Survey Link: XXX (no longer accepting responses)

As indicated in the survey, please read the attached Exam Guide PDF document to understand the scope of this exam when considering participation.

If selected, you will receive an email with further instructions and official beta dates.

Thank you,

Databricks Certification Team

Two weeks after completing the survey and answering questions about my experience with Databricks, I received an email with details of the beta exam.
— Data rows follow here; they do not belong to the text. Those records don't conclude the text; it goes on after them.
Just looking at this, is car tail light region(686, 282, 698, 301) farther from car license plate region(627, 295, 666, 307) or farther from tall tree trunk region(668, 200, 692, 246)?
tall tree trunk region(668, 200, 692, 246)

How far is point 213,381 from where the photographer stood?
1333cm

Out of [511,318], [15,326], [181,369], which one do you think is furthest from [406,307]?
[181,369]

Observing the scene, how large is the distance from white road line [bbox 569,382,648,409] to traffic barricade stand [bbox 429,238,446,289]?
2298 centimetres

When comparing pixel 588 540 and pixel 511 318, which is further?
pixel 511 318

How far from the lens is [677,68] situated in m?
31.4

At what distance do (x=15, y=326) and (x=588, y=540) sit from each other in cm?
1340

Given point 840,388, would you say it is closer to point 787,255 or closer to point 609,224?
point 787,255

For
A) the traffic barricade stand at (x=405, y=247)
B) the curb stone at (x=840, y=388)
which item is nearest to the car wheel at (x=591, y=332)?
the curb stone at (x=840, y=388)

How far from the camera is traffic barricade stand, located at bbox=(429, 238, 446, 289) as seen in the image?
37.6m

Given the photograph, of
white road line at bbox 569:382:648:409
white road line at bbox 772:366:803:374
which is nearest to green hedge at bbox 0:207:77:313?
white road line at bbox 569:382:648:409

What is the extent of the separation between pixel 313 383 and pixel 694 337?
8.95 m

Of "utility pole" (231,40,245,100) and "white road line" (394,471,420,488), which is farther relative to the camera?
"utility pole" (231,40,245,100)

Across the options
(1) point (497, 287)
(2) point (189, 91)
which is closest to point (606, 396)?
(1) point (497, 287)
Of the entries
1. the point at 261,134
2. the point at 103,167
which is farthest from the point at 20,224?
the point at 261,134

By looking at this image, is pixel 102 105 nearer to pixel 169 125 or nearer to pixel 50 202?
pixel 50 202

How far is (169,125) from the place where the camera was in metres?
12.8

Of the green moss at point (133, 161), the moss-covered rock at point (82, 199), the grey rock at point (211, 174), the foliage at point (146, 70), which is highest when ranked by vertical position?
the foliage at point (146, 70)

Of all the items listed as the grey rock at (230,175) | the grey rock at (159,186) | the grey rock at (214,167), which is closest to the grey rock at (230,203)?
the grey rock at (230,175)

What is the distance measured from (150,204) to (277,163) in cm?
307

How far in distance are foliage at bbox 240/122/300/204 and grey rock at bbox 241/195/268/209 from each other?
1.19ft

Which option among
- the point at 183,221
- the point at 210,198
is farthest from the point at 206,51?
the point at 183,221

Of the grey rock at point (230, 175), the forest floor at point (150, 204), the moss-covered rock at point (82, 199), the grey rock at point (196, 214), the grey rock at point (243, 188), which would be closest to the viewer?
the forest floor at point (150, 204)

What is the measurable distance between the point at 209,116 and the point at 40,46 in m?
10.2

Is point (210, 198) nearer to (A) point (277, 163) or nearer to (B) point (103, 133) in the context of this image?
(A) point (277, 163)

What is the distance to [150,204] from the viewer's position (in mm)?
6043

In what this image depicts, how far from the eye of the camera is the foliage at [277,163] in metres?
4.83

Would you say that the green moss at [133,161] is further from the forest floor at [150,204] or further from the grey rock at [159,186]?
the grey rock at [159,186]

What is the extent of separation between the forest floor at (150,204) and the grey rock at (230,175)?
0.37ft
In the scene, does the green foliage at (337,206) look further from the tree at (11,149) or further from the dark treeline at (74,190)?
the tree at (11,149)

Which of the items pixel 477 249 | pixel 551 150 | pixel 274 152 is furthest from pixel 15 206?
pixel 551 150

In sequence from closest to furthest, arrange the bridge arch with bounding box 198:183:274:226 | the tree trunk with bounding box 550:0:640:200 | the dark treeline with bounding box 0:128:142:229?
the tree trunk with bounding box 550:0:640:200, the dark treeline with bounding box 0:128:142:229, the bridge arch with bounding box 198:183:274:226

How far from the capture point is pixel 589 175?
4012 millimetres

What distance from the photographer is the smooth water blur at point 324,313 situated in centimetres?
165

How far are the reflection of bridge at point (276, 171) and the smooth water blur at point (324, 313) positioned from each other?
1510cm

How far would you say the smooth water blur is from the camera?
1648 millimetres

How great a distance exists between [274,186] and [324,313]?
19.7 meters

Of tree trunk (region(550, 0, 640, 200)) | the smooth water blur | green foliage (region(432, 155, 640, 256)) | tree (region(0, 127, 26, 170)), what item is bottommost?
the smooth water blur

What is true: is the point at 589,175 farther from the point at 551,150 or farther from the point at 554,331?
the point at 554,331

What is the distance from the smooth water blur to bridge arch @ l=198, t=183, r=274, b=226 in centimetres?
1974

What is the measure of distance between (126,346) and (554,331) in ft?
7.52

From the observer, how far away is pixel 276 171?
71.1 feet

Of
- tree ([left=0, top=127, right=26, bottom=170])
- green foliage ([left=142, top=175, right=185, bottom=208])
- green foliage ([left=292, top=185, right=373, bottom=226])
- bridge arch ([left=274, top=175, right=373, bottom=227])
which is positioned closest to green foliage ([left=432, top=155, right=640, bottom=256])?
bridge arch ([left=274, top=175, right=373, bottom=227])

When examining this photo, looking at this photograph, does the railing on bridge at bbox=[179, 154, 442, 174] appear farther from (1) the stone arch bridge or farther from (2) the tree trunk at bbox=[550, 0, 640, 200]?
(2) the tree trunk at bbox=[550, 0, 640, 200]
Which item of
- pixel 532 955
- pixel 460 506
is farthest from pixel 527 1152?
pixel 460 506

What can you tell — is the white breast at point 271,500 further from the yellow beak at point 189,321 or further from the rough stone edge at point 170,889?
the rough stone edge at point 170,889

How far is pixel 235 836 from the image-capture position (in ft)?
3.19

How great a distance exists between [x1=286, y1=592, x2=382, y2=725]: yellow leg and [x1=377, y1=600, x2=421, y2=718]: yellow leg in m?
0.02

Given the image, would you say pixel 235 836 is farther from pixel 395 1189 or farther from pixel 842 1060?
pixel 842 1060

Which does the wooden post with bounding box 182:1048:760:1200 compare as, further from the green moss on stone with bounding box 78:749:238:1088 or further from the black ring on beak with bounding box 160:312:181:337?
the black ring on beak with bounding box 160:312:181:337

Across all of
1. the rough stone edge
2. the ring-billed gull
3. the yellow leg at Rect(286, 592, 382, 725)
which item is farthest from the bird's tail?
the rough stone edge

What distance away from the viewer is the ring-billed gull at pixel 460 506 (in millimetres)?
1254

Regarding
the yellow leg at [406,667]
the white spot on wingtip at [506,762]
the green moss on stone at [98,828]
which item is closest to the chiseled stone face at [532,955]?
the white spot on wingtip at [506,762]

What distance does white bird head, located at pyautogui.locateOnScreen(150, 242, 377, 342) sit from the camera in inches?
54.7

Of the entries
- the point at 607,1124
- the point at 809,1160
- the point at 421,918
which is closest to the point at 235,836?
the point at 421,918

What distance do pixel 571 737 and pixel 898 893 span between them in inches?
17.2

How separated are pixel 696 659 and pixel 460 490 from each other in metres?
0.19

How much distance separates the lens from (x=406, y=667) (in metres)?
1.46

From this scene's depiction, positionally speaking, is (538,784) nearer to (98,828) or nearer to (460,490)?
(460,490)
2024–04–19 Beta Exam Acceptance Email

Dear Databricks Community Member,

The Databricks Certification Team is pleased to inform you that you have been accepted into the Beta Test of our new exam, Databricks Certified Generative AI Engineer Associate. Please carefully read the details in this email to successfully set up and complete your one, free exam attempt.

Reminder: This Beta Test exam is set at a maximum of 180 minutes with up to 135 multiple-choice questions and you will need to answer all presented items in one, uninterrupted session. Also, as this is a Beta Test of exam content, you may choose to add feedback notes to any item but this is optional.

Key Dates
Now that you have been accepted in this Beta Test, you must register for, schedule, and take the exam with our online exam delivery system within these timeframes:

Registration and Scheduling: Monday, April 24, 2024 — Friday, May 3, 2024

Exam Attempt: Tuesday, April 30, 2024 — Sunday, May 12, 2024

Prepare for your exam topics
Review the Exam Guide we sent you in the Survey invitation (Databricks Exam Guide — Generative AI Engineer Associate — BETA TEST.pdf) paying close attention to Recommended Preparation and Exam Outline.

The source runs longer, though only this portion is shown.